Казалось, он обрадовался еще больше.
- У нас проституция и порнография доходят только до задницы. А до головы - почти никогда.
- Так сколько? - спросил Тонтон-Макут.
- У нас есть фонд поддержки шлюх, - сказал доктор Христиансен. - Мне кажется, небольшой взнос был бы очень кстати.
- Я уже обязался сделать взнос в пользу аналогичного фонда в Париже.
- Прекрасно, но не вижу, что вам мешает помочь датским шлюхам тоже, сказал добрый доктор. Тонтон взял свою чековую книжку:
- Много дать не могу, из-за контроля за валютными операциями.
- Переведите через Бэнк оф Нью-Йорк. В любом случае счет должны провести через ООН. Тонтон-Макут сделал как ему сказали.
- Я тебе верну, - сказал я.
Он посмотрел на меня исподлобья:
- Пиши расписку.
Я написал.

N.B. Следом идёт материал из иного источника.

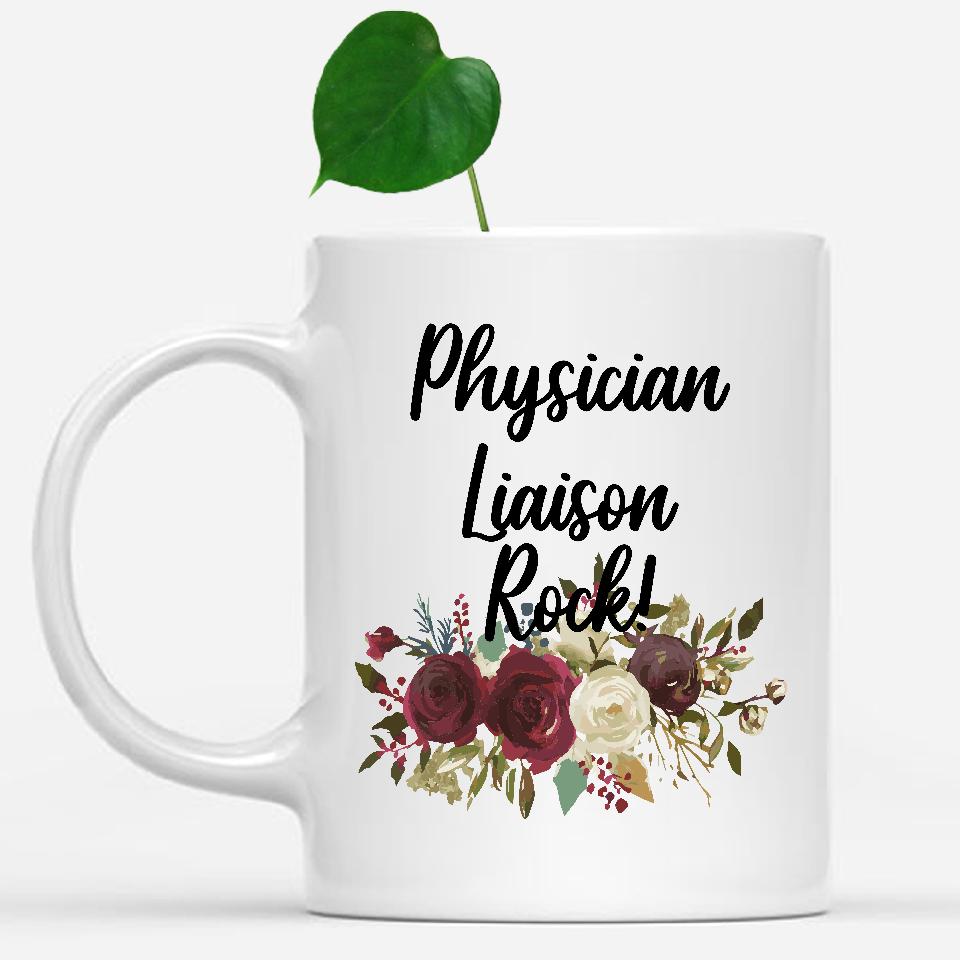 white-mug-Physician-Liaison-Rock-Floral-Flowers-Mug,-Unique-Office-Gifts-for-Coworkers-002232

Царило взаимное доверие.
- А теперь вернемся к той самой рукописи, - сказал доктор Христиансен.
Он достал из ящика черную тетрадь и раскрыл ее. Тонтон побледнел от радости.
- Не мой почерк. Верните чек.
- Конечно, не ваш почерк, - сказал добрый датчанин, - я переписал всю рукопись своей рукой. В конце концов, настоящий автор Эмиля Ажара - я. Если бы не моя работа психиатра... А?

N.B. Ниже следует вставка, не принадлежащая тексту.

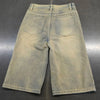 Europe America Summer New High-waisted Loose, Vintage, Ripped Denim Mid-length Straight-leg Wide-leg Pants. Casual Denim Shorts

- Неужели вы собираетесь присвоить мою книгу? - завопил я.
- Вряд ли, - сказал он. - Но гарантировать не могу. И вот почему, Ваше величество...

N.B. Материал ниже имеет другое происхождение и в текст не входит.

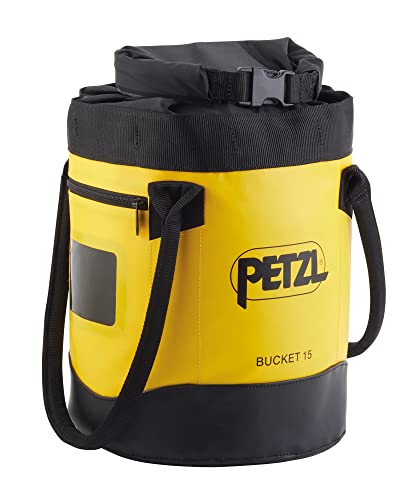 PETZL, Bucket 15, Selbstversorgende Haltertasche, Gelb, 15 Liters, Unisex-Adult von PETZL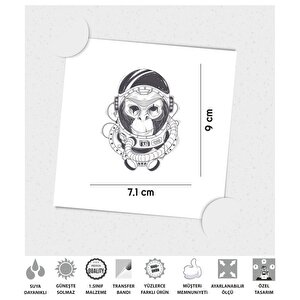 Astronot Maymun Sticker Çınar Extreme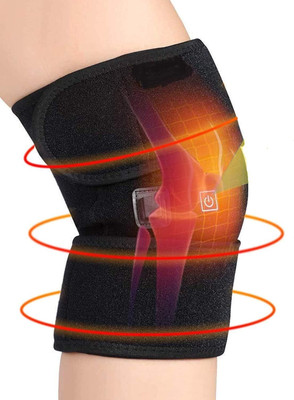 Voltegic Electric Heated Knee Pads Support for Pain Relief, 3 Temperature Control Knee Support(Black)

- Не называйте меня Ваше величество. Меня зовут Эмиль Ажар, и я этим горжусь.
- Прекрасно, прекрасно, - сказал доктор Христиансен. - Вы почти совсем избавились от страха, Ажар. Только без него вы не напишете ни строчки. У вас есть котенок Пиночет, но все, что можно, вы уже из него выжали. Вы спокойны, уверены в себе - как человек, не знающий страха. Вы рискуете утратить потребность творить. Но если рукопись останется у меня, если над вашей головой будет висеть эта угроза, это письменное доказательство того, что настоящий автор "Всей жизни впереди" - всемирно известный психиатр, доктор Христиансен, - вы все время будете испытывать некоторый страх, Эмильчик, и, может быть, еще что-нибудь напишете...
Я заплакал.
- Я оплакиваю не себя, доктор, а Данию. Подло вы со мной поступаете. Психиатры должны излечивать страх, а не поощрять его.
- И в этом мое отличие от остальных психиатров, - сказал доктор Христиансен. - Без страха не было бы творчества. И я скажу больше - не было бы человека. Невозможно было бы раскрыть преступление.
- По мне, так лучше не тревожиться и не быть автором, - сказал я.
- Увы, я социалист, - сказал доктор Христиансен. - Я хочу, чтобы человеческое сообщество обогащалось новыми произведениями. А что касается лично вас... Не то чтобы мне на вас наплевать, но хочется, чтобы вы были творческой личностью.